Lo scandalo degli asili genovesi, che hanno costi superiori di tre volte alla media italiana, è indicativo di una serie di difetti del settore pubblico. Difetti che non sono conseguenza di qualche scelta sbagliata o di cattive nomine, ma sono intrinseci e strutturali.
Il primo difetto consiste nella mancanza di trasparenza. Poiché il soggetto che paga gli asili è diverso dal soggetto che ne fruisce, viene meno ogni automatismo nel controllo del rapporto qualità/prezzo. Il secondo difetto sta nel fatto che il prezzo alla "clientela" è normalmente mantenuto a un livello "politico", cioè basso, e quindi tende a mettere fuori mercato tutte le strutture che avrebbero una qualità leggermente superiore, ma un prezzo significativamente più alto (senza godere di uguali contributi pubblici ed essendo costantemente esposte al rischio di fallimento, in caso di gestione scriteriata). La somma del primo e del secondo difetto porta al terzo, cioè al fatto che le strutture pubbliche sono come la moneta cattiva che scaccia quella buona, innescando una "race to the bottom" che danneggia tanto i contribuenti (che pagano per le inefficienze) quanto i consumatori (che vedono limitata la loro libertà di scelta).
Come se ne esce? Ci sono diversi modi. Uno è quello individuato dal progetto di riforma di Roberto Calderoli, che passa per la definizione di "costi standard". Le strutture che hanno costi visibilmente superiori a quelli medi vengono costrette a tirare la cinghia. Questo metodo ha due limiti: in primo luogo, non riesce a catturare le specificità locali, secondariamente assume che il livello "medio" di spesa sia anche un livello "efficiente". Così non è, perché alla media partecipano anche le strutture inefficienti. Nel lungo termine, ci si aspetta naturalmente un miglioramento medio, ma anche in questo caso tutto è ancorato al caso, e non è detto che non si ricada nel rischio opposto - quello di arrivare a prezzi troppo alti (per la collettività, non per i consumatori) o qualità troppo scadente (per contenere i prezzi).
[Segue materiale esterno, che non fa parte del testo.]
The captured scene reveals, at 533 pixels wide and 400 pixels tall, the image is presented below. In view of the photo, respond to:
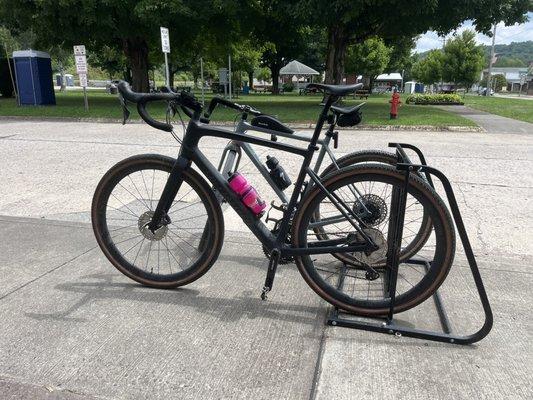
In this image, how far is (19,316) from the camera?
108 inches

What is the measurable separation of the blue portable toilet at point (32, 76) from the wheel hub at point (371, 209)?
1916 cm

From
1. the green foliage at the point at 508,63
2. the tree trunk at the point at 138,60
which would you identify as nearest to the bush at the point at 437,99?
the tree trunk at the point at 138,60

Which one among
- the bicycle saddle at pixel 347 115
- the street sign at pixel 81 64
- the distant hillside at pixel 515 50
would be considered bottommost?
the bicycle saddle at pixel 347 115

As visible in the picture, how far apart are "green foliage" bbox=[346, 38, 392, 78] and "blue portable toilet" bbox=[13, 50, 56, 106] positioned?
30193 millimetres

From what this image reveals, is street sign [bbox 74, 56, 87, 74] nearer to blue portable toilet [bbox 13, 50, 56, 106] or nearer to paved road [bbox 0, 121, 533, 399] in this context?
blue portable toilet [bbox 13, 50, 56, 106]

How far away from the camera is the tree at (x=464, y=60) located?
41.8 metres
Un metodo alternativo è quello di lasciar liberi gli enti locali di organizzarsi come pare a loro. Questo è il federalismo. Gli enti locali migliori, sceglieranno di arrivare direttamente al terzo metodo, che è quello di liberalizzare. In un contesto competitivo, dove cioè prezzi e servizi sono liberi (o, in subordine, ma molto in subordine, il servizio "pubblico" viene assegnato tramite gare non farlocche), è il mercato a (a) far emergere il (o i) rapporto/i ottimale/i tra qualità e prezzo, e (b) far emergere diverse soluzioni con diversi rapporti. Naturalmente liberalizzare vorrebbe dire attaccare frontalmente gli interessi di chi beneficia dello status quo, cioè i politici che fanno le nomine e i dipendenti che sono pagati troppo (rispetto al valore dei servizi che producono) oppure sono troppo numerosi (che è lo stesso), o entrambe le cose. Per questa ragione sono molto pessimista. Per scornarsi contro interessi concentrati e consolidati, serve il supporto dell'opinione pubblica. La vicenda della riforma scolastica, che per certi versi è analoga, mostra però che la consuetudine con lo status quo e una certa avversione al rischio (cioè al nuovo) fa nascere strane coalizioni tra fruitori di un servizio scadente, e responsabili di quel servizio. Non saprei come uscirne, ma non c'è nessuna via d'uscita ovvia.